Abstract: This article intends to work on the conflict generated between religious freedom
and the right to life, approaching the perspective of both sides on the subject. In this sense,
on the one hand there is the right of those who are Jehovah‘s Witnesses not to accept blood
transfusion, even in case of life-threatening, because of their religious freedom. On the
other hand, there is the right to life that must be guaranteed by the state. In this sense,
bibliographic research, doctrinal examination, scientific, religious articles and jurisprudence
were used to answer the extent to which the refusal of blood transfusion by the religious
conviction of Jehovah‘s Witnesses conflicts with fundamental Rights and Guarantees.
Concluding that from the moment that the right to religious freedom is overridden by the
right to life, these rights, guaranteed by the Federal Constitution, violate their choices made
through religion.
Keywords: Right to religious freedom; Right to life; Conflict between fundamental rights;
Jehovah‘s Witnesses; Blood transfusion.
Introdução
O presente trabalho pretende discorrer sobre as Testemunhas de Jeová e, tendo como base a
Constituição Federal de 1988, abordando o conflito gerado entre a liberdade religiosa e o
Direito à Vida.
A pesquisa nada mais é do que a averiguação da liberdade religiosa, escolha garantida por
lei, e a consequência que esta pode ter quando há a recusa da transfusão sanguínea, fazendo
com que aquele crente abdique-se muitas vezes do Direito à vida, que deve ser garantido
pelo Estado Constitucionalmente.
O que se pretende demonstrar com a pesquisa é que a prática da religião deve ser aceita pelo
Estado, que quando se impõe negativamente em favor da religião fere a garantia de
liberdade religiosa defendida pelo mesmo.

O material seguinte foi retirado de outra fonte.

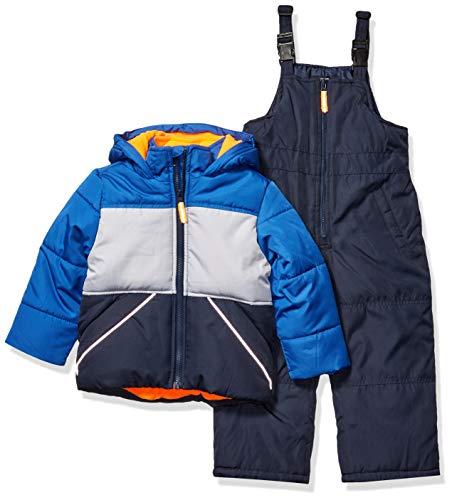 Osh Kosh Boys' Toddler Ski Jacket and Snowbib Snowsuit Set, Wedgewood Blue/Deep Navy, 4T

A não aceitação da transfusão sanguínea está no
direito das Testemunhas, mas estão dispostos a aceitar outros meios de tratamento, ou seja,
não estão abdicando-se de suas vidas, mais querendo tratamentos alternativos, sem
comprometer sua crença.
Sendo assim, o tema do trabalho será: uma verdade por trás da religião das Testemunhas de
Jeová. Para atender a pesquisa, indaga-se: em que medida a recusa da transfusão de sangue
pela convicção religiosa das Testemunhas de Jeová, entra em conflito com os Direitos e
Garantias Fundamentais?
A presente pesquisa apresenta grande relevância social, visto que a sociedade, cada vez
mais julga a fé dos referidos fiéis, sem buscar conhecer o verdadeiro motivo de tal opção
aderida por estes.
A relevância jurídica também se faz presente. Atualmente, os operadores do direito não têm
uma opinião unânime sobre o tema, o que acaba trazendo uma grande discussão sobre a
recusa da transfusão de sangue e suas consequências.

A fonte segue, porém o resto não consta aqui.